> _Direction_
Starting at the beginning of the records and ending at the line that contains "37700 millimetres", write those lines out as a numbered list, with blank lines and the pictures left out.
........
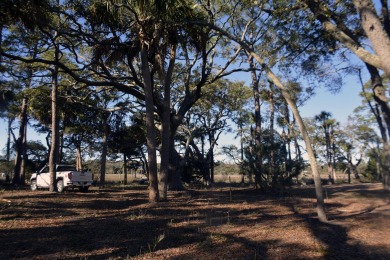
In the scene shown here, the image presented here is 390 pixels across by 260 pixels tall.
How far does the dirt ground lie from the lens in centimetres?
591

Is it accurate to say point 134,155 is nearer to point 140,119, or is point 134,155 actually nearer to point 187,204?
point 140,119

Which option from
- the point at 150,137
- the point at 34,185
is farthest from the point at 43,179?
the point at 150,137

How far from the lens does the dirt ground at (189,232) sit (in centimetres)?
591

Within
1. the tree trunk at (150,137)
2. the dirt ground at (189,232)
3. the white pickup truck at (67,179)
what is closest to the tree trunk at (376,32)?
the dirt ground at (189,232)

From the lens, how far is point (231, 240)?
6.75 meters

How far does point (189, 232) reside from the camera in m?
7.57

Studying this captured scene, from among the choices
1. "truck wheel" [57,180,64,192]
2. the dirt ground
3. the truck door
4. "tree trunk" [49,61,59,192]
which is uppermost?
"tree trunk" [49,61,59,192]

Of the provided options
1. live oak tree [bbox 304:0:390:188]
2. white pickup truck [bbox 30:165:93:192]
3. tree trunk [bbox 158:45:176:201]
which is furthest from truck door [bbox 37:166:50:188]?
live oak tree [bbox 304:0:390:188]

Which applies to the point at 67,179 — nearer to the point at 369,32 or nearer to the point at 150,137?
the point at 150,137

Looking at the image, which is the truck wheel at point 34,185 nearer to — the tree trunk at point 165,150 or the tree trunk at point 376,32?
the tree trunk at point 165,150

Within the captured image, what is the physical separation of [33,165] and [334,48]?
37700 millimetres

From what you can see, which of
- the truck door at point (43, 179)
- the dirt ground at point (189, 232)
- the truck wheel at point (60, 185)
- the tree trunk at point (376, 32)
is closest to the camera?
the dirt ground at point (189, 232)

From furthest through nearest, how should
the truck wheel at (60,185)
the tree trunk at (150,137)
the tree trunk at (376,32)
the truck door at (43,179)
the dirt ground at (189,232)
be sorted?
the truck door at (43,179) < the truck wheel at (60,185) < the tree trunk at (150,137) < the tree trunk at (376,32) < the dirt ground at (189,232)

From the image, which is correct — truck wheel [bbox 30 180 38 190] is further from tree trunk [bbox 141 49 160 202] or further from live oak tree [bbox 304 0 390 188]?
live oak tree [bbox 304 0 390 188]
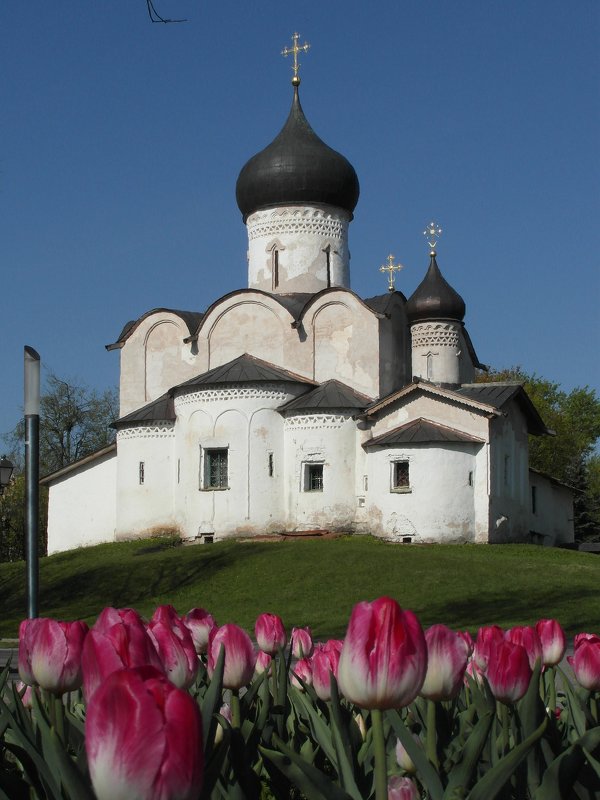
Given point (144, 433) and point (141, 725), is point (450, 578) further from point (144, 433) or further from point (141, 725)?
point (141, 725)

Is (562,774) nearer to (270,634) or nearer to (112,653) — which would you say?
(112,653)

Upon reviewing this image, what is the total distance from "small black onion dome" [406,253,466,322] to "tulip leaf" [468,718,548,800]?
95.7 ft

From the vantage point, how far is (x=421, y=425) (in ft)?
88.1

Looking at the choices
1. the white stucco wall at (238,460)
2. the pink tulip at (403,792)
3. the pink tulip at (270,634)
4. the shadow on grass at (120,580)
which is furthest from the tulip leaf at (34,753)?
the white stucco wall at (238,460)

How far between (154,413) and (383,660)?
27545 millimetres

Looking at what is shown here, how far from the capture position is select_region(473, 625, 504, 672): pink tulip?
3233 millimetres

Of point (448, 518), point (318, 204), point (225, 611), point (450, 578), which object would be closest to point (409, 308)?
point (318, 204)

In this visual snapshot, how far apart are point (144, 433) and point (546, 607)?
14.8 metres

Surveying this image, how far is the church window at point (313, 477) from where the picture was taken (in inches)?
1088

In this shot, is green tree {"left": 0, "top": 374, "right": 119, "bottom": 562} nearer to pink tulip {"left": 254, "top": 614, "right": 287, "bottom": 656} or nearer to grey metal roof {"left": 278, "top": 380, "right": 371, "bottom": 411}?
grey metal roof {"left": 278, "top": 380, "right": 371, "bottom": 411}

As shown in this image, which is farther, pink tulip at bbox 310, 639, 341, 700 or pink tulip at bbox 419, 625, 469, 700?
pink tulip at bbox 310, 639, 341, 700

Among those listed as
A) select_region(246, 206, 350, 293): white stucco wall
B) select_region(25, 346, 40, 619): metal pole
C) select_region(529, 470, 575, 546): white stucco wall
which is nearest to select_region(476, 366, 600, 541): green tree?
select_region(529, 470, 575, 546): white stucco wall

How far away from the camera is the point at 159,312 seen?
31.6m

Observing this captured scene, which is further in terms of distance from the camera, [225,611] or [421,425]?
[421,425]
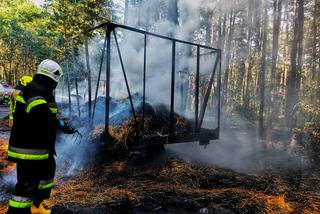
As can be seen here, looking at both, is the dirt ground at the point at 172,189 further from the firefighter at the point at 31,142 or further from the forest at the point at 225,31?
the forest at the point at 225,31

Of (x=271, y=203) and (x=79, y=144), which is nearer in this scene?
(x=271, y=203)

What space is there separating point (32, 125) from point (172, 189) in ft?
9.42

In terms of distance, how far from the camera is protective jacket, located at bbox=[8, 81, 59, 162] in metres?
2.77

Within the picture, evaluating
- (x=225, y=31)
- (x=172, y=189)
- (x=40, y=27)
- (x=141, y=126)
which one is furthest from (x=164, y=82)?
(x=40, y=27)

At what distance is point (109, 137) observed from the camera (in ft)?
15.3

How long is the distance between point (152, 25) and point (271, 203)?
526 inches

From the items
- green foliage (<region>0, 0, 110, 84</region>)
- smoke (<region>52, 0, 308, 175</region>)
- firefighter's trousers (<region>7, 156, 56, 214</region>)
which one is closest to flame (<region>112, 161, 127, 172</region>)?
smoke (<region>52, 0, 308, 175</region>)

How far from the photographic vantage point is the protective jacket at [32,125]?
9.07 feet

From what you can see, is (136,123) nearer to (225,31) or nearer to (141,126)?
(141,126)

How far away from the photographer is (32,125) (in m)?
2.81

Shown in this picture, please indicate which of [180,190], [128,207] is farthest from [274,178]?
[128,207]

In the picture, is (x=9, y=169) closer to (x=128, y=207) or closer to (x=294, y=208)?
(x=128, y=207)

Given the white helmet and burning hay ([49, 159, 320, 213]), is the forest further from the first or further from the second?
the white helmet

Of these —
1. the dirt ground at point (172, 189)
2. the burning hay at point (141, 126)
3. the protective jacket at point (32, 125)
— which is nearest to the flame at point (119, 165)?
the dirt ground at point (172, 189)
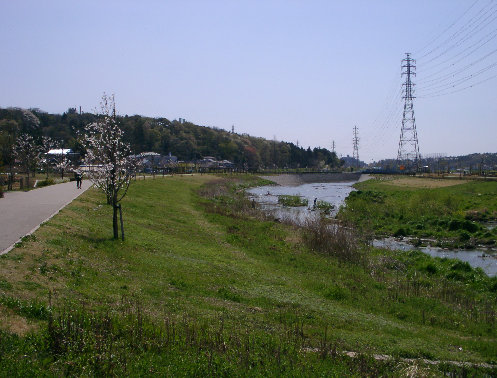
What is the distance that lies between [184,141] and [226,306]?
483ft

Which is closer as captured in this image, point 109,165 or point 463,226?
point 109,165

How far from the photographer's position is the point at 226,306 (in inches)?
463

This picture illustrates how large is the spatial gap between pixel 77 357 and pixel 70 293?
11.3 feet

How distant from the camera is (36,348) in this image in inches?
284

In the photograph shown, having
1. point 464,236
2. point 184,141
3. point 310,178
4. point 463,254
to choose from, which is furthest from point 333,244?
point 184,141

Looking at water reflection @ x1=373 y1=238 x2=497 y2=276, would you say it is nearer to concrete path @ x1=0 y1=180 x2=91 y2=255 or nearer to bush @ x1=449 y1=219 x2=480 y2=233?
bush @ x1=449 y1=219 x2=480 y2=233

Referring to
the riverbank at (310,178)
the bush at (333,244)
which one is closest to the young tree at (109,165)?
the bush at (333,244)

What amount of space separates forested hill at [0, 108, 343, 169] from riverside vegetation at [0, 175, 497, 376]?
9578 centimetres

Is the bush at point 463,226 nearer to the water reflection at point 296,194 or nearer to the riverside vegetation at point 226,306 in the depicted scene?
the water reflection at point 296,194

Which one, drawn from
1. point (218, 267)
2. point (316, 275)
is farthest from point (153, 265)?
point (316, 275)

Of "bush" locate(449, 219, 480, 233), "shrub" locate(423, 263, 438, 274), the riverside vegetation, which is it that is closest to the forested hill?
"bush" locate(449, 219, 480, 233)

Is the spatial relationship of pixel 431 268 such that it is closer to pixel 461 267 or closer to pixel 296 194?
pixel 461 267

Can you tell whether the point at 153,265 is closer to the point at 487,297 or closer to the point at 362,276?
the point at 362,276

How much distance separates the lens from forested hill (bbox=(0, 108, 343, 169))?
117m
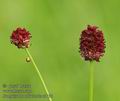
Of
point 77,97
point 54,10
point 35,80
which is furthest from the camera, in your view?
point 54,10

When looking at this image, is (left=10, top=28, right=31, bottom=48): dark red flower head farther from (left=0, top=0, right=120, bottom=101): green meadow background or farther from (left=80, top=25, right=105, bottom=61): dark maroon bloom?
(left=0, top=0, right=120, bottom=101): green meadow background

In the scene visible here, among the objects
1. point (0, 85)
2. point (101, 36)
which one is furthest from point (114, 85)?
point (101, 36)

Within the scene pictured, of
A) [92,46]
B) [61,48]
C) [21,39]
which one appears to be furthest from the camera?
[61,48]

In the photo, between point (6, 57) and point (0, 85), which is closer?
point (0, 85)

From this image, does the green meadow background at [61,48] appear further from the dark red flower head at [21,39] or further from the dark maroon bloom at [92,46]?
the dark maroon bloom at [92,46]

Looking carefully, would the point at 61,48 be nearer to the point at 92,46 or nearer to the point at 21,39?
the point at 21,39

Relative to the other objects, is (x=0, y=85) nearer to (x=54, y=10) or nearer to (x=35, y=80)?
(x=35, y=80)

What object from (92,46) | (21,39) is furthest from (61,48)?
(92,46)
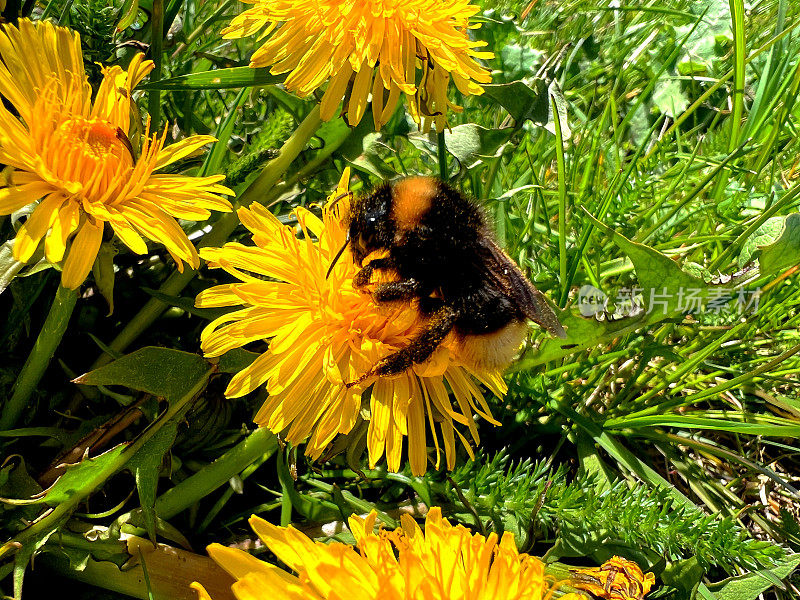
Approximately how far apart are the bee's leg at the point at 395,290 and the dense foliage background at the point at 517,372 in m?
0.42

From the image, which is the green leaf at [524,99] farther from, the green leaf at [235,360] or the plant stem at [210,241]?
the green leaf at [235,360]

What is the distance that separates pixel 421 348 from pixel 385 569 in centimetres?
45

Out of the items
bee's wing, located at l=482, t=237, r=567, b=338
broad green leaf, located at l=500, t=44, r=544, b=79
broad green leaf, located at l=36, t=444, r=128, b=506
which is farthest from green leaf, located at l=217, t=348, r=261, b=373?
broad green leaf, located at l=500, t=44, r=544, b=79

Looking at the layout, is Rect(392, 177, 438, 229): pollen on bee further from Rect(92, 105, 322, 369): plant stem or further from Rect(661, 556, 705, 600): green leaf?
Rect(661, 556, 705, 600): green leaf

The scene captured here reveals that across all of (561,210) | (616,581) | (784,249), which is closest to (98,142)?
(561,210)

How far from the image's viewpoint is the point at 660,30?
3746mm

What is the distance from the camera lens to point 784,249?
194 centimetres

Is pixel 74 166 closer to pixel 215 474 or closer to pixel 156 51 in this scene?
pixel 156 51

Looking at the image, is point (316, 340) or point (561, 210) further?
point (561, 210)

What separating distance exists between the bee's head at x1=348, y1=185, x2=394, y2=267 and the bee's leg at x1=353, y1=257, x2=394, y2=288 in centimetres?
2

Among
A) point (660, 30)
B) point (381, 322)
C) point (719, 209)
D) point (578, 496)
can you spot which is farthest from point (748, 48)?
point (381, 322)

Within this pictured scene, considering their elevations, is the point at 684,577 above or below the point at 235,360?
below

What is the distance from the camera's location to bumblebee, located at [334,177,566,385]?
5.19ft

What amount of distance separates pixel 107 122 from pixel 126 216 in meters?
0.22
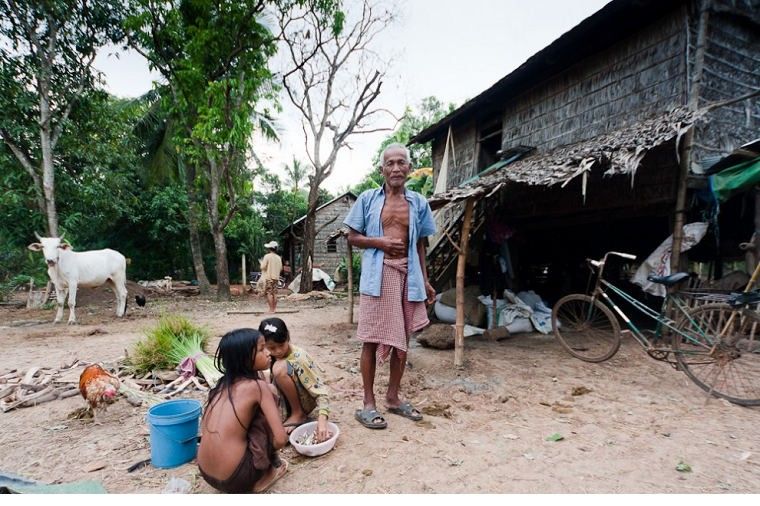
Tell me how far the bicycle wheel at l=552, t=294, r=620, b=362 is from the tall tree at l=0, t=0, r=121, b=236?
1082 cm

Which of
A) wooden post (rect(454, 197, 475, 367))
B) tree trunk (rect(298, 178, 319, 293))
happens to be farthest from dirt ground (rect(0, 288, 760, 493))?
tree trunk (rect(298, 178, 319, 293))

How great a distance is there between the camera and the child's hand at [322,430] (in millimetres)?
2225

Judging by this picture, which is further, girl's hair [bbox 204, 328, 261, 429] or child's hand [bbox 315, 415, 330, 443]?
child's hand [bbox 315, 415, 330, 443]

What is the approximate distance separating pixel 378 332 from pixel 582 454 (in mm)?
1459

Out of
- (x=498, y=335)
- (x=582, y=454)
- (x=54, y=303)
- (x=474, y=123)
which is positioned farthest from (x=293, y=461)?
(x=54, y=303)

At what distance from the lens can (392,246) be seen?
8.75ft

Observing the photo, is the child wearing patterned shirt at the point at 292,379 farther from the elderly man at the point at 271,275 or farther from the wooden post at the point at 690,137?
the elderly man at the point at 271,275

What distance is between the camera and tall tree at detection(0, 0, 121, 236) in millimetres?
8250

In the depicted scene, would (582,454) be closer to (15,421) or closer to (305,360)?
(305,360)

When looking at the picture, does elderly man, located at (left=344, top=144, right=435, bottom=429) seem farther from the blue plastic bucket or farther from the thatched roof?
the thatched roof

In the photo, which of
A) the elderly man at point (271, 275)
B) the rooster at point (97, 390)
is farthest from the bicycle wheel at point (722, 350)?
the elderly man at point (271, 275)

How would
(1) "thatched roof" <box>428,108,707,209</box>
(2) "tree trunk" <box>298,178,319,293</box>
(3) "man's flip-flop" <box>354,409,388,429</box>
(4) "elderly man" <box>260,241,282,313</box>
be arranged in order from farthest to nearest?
........
> _Output of the task_
1. In the scene shown here, the image presented here is 390 pixels across by 260 pixels tall.
2. How far does the dirt ground lie from the lens in centimetres?
3. 591
4. Is it accurate to say point 134,155 is nearer to point 140,119, or is point 134,155 actually nearer to point 187,204?
5. point 140,119
6. Which option from
7. - the point at 150,137
8. - the point at 34,185
9. is farthest from the point at 43,179?
10. the point at 150,137
11. How far from the lens does the dirt ground at (189,232) sit (in centimetres)?
12. 591
13. Within
14. 1. the tree trunk at (150,137)
15. 2. the dirt ground at (189,232)
16. 3. the white pickup truck at (67,179)
17. what is closest to the tree trunk at (376,32)?
18. the dirt ground at (189,232)
19. From the lens, how far is point (231, 240)?
20. 6.75 meters
21. How far does point (189, 232) reside from the camera in m?
22. 7.57
23. Studying this captured scene, from among the choices
24. 1. "truck wheel" [57,180,64,192]
25. 2. the dirt ground
26. 3. the truck door
27. 4. "tree trunk" [49,61,59,192]
28. which is uppermost?
29. "tree trunk" [49,61,59,192]
30. Of the provided options
31. 1. live oak tree [bbox 304:0:390:188]
32. 2. white pickup truck [bbox 30:165:93:192]
33. 3. tree trunk [bbox 158:45:176:201]
34. which is furthest from truck door [bbox 37:166:50:188]?
35. live oak tree [bbox 304:0:390:188]
36. Which applies to the point at 67,179 — nearer to the point at 369,32 or nearer to the point at 150,137?
37. the point at 150,137
38. Looking at the image, which is the truck wheel at point 34,185 nearer to — the tree trunk at point 165,150 or the tree trunk at point 376,32?
39. the tree trunk at point 165,150
40. Within the captured image, what is the physical separation of [33,165] and [334,48]?
41. 37700 millimetres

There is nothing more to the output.